Vincent Greenaway confirmou com a cabeça.
- A menos que hoje tenham executado dois sujeitos gordos...
- Não ouvi o princípio da notícia.
- Estava noutro canal; vou requerer a repetição ao serviço noticioso. – Phoebe tirou o comando a Vincent e digitou a sequência adequada. As letras pairaram no ar: a partir do momento em que aceite esta transmissão, ela ser-lhe-á cobrada à taxa de 5 W$ cada 10 segundos. Indique o modo de cobrança.

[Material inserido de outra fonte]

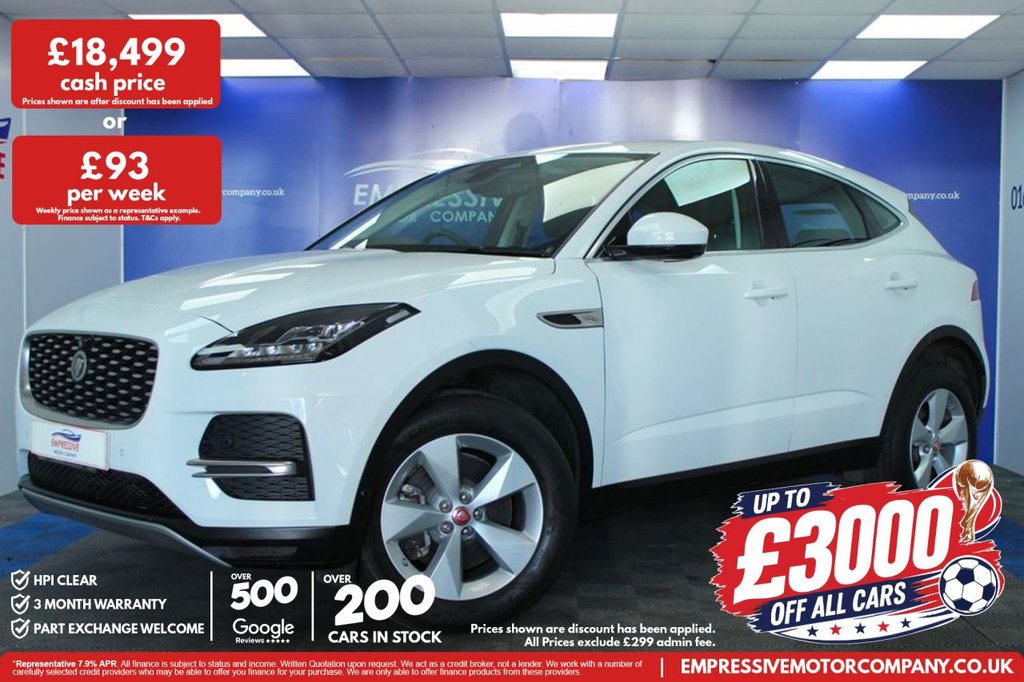 Jaguar E-Pace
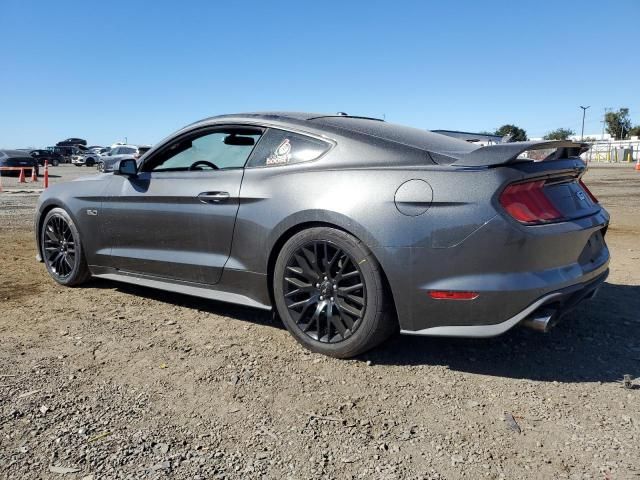 2019 Ford Mustang GT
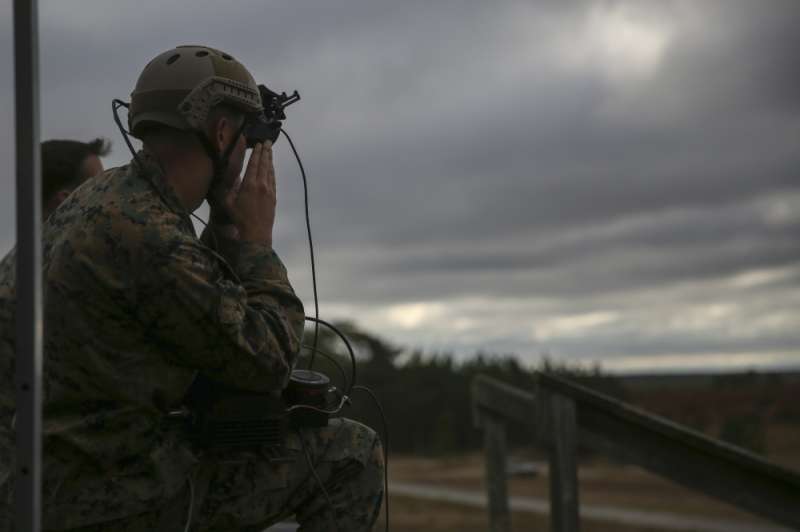 The mind as a weapon: Helping Marines make faster, better combat decisions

Depois de Phoebe dar a indicação à máquina a notícia foi repetida:
- "O cidadão Wilbur Teeling, comerciante de armas antigas, foi hoje executado pelo assassínio do digno Administrador do Sistema Computacional de Justiça e Imposições Morais, Walter Scherer. O homicídio foi cometido no estabelecimento de Mr. Teeling, que recebera a honra de ser visitado pelo ASCJIM, conhecido coleccionador de armas. Não se conhecem os motivos pelos quais Mr. Teeling cometeu tal acto, mas o crime foi dado como provado e o acusado foi executado, pois a pena de morte para tais crimes está em vigor durante esta semana. A execução seguiu o rito usado..." – Phoebe desactivou o aparelho, aquele pedaço já o conhecíamos.